Required action: From the passage on labor law, extract the portion starting at "Spain has eased" up to and including "to four years.", copying it word for word.

Document text:
- Opening Delimiter -

Labor and left-wing advocates are staging a concerted push for this measure, which opponents say is particularly burdensome to small business. “Supporters cite their success in gaining the enactment of paid sick day laws in Connecticut and six U.S. cities — the District of Columbia, Jersey City, N.J., New York City, Portland, Ore., San Francisco and Seattle–as proof that the campaign is gaining momentum.” Opponents are fighting back with, among other steps, legislation passed in at least ten states specifying that municipal home rule does not include the authority to enact ordinances of this sort. [Rhonda Smith, Bloomberg BNA]
If a worker has been taking leave under the Family and Medical Leave Act for “extreme fatigue” or “mental distress” and you as an employer discover that they’re working another job, you might think it’s okay to dismiss them just for the lack of candor. But don’t assume that! Under the current state of the law, if you’ve informed employees expressly that you’ve got a policy against working at other jobs and if you’ve “uniformly applied” that policy, that is to say, applied it rigidly in the past whatever the equities of the particular situation, then maybe you’ll be in the clear. Maybe. [Christopher Engler, Connecticut Employment Law Blog]
And a good thing too:
In 2008, 1.9 million Portuguese workers in the private sector were covered by collective bargaining agreements. Last year, the number was down to 300,000.
Spain has eased restrictions on collective layoffs and unfair dismissal, and softened limits on extending temporary work, allowing workers to be kept on fixed-term contracts for up to four years.

- Closing Delimiter -

Saved data entries:
- Opening Delimiter -

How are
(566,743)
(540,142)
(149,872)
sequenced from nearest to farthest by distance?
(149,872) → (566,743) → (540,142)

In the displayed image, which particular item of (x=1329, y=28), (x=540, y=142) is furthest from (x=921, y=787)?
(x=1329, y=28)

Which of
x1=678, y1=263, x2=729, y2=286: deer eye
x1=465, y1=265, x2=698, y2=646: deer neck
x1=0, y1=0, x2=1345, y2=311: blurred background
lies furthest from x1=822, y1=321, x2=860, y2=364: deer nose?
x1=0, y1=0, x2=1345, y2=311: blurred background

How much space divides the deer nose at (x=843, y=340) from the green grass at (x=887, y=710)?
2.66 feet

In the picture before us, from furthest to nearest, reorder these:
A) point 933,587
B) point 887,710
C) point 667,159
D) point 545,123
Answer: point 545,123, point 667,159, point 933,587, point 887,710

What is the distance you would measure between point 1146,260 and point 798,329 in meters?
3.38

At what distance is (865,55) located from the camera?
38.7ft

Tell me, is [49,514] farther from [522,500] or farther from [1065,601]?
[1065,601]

- Closing Delimiter -

Response for this exercise:
Spain has eased restrictions on collective layoffs and unfair dismissal, and softened limits on extending temporary work, allowing workers to be kept on fixed-term contracts for up to four years.